■ **Extract provided**
%%

Why traders lose money in market
As we have seen the huge growth in the stock market in last 3-4 years. The participation of new retails traders has also increased immensely during the Covid pandemic.
So the chances of losing money also get increase. And there are many different reasons how the retail traders or beginner lose money in stock market. The main reason is the Human Psychology regarding the stock market. Many Traders thinks of the stock market as Gamble rather than treating as a business. They want to double money quickly not by patience. While in every work patience is the key to success.
Here are some reasons why the traders lose money:
LACK OF PROPER RESEARCH ABOUT THE COMPANY:
This is the very first reason where 90% of traders loose the money when they start trading in the stock market in their beginning stage. They easily follow the tips they get from their neighbor, friends or from any financial expert, etc. And on the basis of their tips they just blindly invest in that particular stock without doing any research and at last they end up making a huge loss.
MAKING QUICK MONEY
This is the second biggest mistake that people make while investing in the stock market. People are always in a hurry to make money. They always want to become rich quickly.

%%

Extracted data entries
%%

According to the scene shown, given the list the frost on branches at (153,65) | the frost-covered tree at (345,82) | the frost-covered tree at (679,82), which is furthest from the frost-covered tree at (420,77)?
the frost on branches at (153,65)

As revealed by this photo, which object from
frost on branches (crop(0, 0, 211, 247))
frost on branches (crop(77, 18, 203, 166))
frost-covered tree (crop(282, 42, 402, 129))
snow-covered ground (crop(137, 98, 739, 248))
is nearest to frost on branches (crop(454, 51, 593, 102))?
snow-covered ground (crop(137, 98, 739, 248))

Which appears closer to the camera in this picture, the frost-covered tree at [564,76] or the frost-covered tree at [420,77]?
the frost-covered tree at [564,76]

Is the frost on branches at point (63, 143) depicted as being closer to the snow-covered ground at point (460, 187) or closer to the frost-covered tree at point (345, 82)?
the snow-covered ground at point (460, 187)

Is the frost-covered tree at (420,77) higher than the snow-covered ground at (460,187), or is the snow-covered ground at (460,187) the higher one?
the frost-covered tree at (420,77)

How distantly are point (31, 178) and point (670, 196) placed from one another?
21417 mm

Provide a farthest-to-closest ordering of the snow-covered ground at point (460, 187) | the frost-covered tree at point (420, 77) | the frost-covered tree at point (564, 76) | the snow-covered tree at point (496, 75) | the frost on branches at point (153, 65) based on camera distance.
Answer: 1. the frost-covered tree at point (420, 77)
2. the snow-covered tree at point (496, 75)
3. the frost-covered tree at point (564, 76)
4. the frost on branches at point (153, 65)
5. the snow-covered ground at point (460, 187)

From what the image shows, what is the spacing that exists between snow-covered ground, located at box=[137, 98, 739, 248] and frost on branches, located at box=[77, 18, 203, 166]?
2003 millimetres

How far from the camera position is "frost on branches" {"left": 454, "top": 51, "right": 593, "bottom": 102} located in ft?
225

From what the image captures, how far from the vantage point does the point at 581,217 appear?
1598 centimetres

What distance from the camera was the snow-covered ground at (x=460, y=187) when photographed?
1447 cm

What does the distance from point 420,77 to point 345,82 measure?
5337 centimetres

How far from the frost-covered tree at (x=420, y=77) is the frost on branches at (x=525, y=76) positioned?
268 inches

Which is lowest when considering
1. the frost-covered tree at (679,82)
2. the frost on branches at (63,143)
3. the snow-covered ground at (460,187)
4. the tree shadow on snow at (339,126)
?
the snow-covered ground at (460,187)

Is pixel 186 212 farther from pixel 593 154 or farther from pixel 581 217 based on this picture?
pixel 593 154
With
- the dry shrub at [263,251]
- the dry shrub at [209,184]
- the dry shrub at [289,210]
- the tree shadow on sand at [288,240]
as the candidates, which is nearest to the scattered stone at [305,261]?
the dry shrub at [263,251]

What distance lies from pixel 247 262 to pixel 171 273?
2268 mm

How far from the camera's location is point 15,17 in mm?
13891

%%

■ **Complete the following**
[1] Transcribe the section of the piece on why traders lose money between "Why traders lose" and "the Covid pandemic.", inclusive.
[2] According to the piece on why traders lose money, why do beginners so often lose money due to a lack of research about the company?
The lines have nothing to do with this.

■ **Answers to the exercises**
[1]
Why traders lose money in market
As we have seen the huge growth in the stock market in last 3-4 years. The participation of new retails traders has also increased immensely during the Covid pandemic.

[2] They follow tips from neighbors, friends, or financial experts and put money into that stock blindly, without doing any research of their own. In the end, this leaves them with a huge loss.